- Nov 17, 2023
- 3 min read

GenAI for Sci-fi Dialogs

In July 2023, our development team embarked on a specific mission: to generate HD characters for an upcoming sci-fi game. We aimed to measure the distinctiveness of these characters, assess their integration with game dialogues, and evaluate the latest text-to-speech and lip-sync tools available.

Key Takeaways:

Creating a mockup from scratch was impressively quick. It took just 2-3 days for asset creation and implementation, including the research.
Adding voices and lip-sync to dialogue significantly enhances character development.
Voices, texts, and visual assets can be directly added to the game engine.
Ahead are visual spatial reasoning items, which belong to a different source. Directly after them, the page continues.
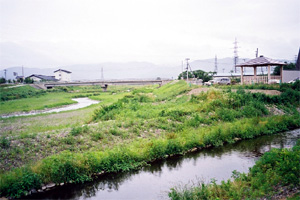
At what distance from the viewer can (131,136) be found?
54.5 feet

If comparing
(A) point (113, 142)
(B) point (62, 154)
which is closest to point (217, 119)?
(A) point (113, 142)

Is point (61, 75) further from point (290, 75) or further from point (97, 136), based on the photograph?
point (97, 136)

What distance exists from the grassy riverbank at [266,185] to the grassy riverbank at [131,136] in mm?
4993

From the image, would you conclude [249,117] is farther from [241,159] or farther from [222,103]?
[241,159]

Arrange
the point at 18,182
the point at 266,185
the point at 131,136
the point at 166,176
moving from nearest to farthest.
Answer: the point at 266,185 → the point at 18,182 → the point at 166,176 → the point at 131,136

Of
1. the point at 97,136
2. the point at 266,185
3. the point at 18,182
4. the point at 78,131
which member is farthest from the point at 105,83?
the point at 266,185

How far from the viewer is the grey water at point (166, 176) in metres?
10.3

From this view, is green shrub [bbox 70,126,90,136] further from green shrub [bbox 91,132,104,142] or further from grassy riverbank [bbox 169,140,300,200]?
grassy riverbank [bbox 169,140,300,200]

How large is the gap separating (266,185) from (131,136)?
32.6 feet

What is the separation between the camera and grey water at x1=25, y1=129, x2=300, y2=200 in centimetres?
1034

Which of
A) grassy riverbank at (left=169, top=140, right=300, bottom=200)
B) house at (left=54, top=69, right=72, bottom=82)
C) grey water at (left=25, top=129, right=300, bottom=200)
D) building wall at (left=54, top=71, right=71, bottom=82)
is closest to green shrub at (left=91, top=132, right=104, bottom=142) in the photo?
grey water at (left=25, top=129, right=300, bottom=200)

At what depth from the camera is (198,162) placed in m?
13.4

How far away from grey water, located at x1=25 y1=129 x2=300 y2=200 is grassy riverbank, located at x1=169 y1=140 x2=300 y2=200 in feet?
5.13

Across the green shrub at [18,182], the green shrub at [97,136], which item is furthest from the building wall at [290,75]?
the green shrub at [18,182]
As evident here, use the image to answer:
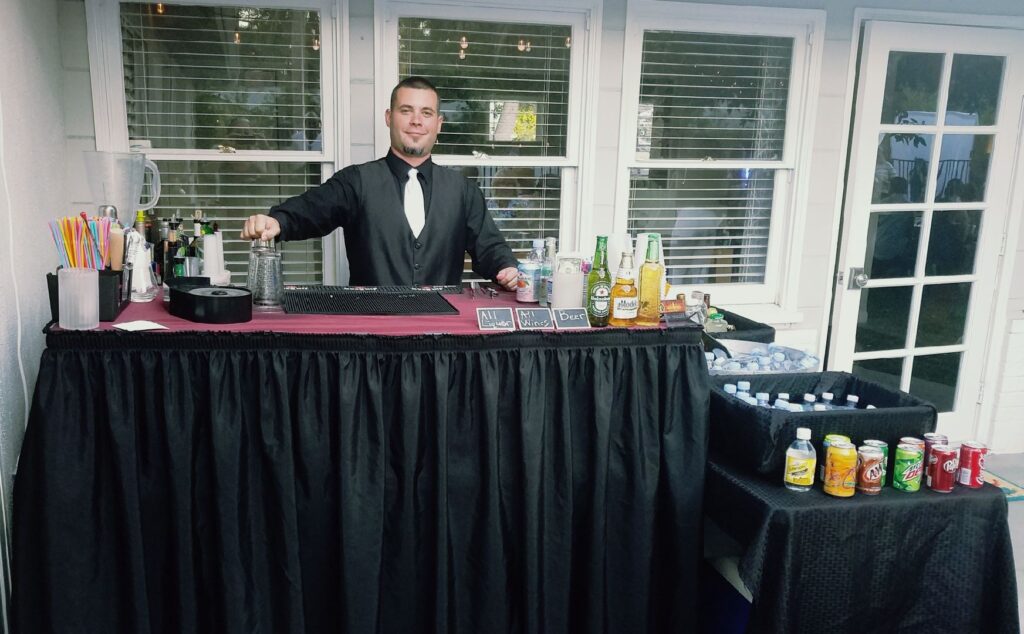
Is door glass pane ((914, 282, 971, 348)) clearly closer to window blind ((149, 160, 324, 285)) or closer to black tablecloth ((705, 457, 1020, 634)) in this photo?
black tablecloth ((705, 457, 1020, 634))

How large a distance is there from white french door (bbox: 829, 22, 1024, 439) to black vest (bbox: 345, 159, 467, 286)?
2118 millimetres

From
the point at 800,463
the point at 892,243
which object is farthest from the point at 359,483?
the point at 892,243

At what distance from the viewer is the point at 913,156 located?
4023mm

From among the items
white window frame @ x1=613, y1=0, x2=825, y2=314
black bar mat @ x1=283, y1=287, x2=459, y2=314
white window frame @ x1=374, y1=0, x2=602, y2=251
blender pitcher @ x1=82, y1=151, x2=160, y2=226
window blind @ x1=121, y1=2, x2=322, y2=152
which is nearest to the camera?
black bar mat @ x1=283, y1=287, x2=459, y2=314

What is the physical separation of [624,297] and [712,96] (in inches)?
80.3

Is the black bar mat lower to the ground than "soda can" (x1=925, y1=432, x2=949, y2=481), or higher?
higher

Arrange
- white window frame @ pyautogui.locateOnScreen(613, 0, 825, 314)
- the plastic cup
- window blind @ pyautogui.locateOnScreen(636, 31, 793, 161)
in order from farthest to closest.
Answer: window blind @ pyautogui.locateOnScreen(636, 31, 793, 161)
white window frame @ pyautogui.locateOnScreen(613, 0, 825, 314)
the plastic cup

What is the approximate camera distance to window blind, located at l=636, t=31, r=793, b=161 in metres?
3.70

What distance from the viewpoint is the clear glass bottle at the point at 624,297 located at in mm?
2145

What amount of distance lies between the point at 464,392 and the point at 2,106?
1511 mm

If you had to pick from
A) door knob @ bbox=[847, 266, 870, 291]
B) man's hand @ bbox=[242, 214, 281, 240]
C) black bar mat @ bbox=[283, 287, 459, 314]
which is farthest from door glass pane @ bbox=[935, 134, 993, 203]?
man's hand @ bbox=[242, 214, 281, 240]

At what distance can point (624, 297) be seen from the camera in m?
2.15

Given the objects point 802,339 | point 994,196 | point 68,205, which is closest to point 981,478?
point 802,339

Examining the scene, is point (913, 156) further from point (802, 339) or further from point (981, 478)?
point (981, 478)
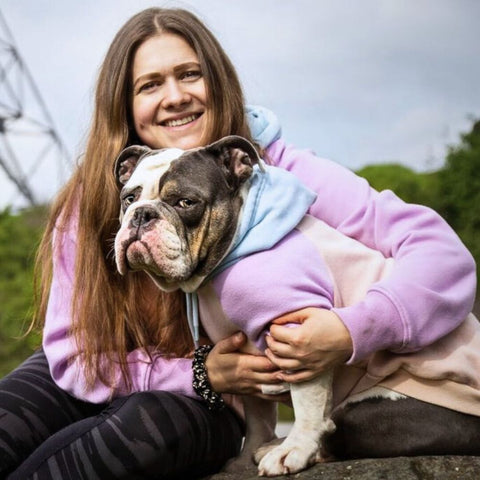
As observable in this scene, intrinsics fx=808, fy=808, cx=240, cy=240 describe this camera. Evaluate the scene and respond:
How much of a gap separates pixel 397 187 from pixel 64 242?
6.37 m

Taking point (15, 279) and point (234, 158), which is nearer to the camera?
point (234, 158)

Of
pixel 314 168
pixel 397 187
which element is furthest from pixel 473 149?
pixel 314 168

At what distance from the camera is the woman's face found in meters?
3.36

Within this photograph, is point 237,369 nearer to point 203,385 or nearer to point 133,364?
point 203,385

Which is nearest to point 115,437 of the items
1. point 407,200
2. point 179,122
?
point 179,122

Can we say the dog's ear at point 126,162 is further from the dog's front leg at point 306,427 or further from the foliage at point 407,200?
the foliage at point 407,200

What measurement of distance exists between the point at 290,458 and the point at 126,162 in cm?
131

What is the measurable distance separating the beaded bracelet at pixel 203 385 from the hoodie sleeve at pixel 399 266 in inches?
26.3

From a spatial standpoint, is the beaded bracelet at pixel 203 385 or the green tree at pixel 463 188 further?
the green tree at pixel 463 188

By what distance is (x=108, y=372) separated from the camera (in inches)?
129

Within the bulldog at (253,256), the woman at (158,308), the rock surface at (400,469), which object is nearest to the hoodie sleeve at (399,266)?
the woman at (158,308)

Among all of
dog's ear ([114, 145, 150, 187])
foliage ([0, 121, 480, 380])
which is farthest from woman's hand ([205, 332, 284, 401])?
foliage ([0, 121, 480, 380])

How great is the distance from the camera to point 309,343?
2.70 m

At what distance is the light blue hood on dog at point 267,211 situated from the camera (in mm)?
2836
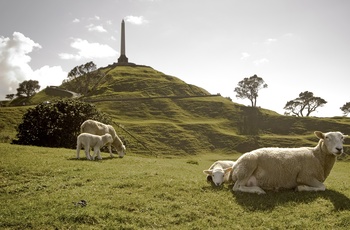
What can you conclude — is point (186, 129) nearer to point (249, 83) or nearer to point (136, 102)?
point (136, 102)

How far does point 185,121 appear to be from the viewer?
9200 centimetres

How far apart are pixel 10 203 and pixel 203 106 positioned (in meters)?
99.6

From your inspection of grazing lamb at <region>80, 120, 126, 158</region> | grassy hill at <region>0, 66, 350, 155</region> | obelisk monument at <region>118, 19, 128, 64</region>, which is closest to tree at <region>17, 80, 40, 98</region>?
grassy hill at <region>0, 66, 350, 155</region>

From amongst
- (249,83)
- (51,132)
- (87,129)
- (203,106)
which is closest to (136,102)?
(203,106)

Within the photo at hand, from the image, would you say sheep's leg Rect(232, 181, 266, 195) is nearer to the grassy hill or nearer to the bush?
the bush

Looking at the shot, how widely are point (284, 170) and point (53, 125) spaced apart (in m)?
33.3

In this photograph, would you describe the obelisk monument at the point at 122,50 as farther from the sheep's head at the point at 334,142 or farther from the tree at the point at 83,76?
the sheep's head at the point at 334,142

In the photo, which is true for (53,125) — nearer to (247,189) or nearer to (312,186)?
(247,189)

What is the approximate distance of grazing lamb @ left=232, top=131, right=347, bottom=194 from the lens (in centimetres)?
1241

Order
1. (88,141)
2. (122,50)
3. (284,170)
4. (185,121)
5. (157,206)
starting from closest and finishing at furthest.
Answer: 1. (157,206)
2. (284,170)
3. (88,141)
4. (185,121)
5. (122,50)

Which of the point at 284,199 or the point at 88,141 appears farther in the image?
the point at 88,141

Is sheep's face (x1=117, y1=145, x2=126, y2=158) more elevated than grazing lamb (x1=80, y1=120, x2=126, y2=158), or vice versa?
grazing lamb (x1=80, y1=120, x2=126, y2=158)

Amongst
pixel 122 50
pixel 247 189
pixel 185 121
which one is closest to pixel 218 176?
pixel 247 189

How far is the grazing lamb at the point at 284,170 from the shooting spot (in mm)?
12406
However, animations and lip-sync require a different approach.

From Concept to Animated Mockup

Aesthetic Design

We pursued an action-centric style for our game, suitable for humans, aliens, and robots. After surveying various models and art styles, we decided on a neo-medieval appearance with gleaming armors. We generated hundreds of images in batches using wildcards on 3-4 more or less photorealistic models. Post-generation, we applied a latent upscale of x2 and a denoising strength of 0.7 to produce integration-ready assets.

We looked at varying levels of realism and artstyle reference to get more or less details on the armors.

Resizing from 512x712 to 1024x1424 is essential to obtain sufficiently large assets.

Character Posing

For our engine integration, characters should interact with each other, speaking towards the players, reminiscent of a theater performance. To maintain consistent posing, we utilized the controlnet depth_midas model for a few initial frames of the generation, ensuring flexibility in the final shape.

Finding character variables

Our approach involved using a set of keywords specifying body types, alien animal species, robot designs, skin color, outfit colors, and more. These keywords are cataloged in a file and accessed via the dynamic prompt feature of SD Webui's wildcards. We then produced a random batch of these variables, offering a plethora of characters to choose from. The team subsequently reviews these characters to determine the visual characteristics essential for a diverse character range.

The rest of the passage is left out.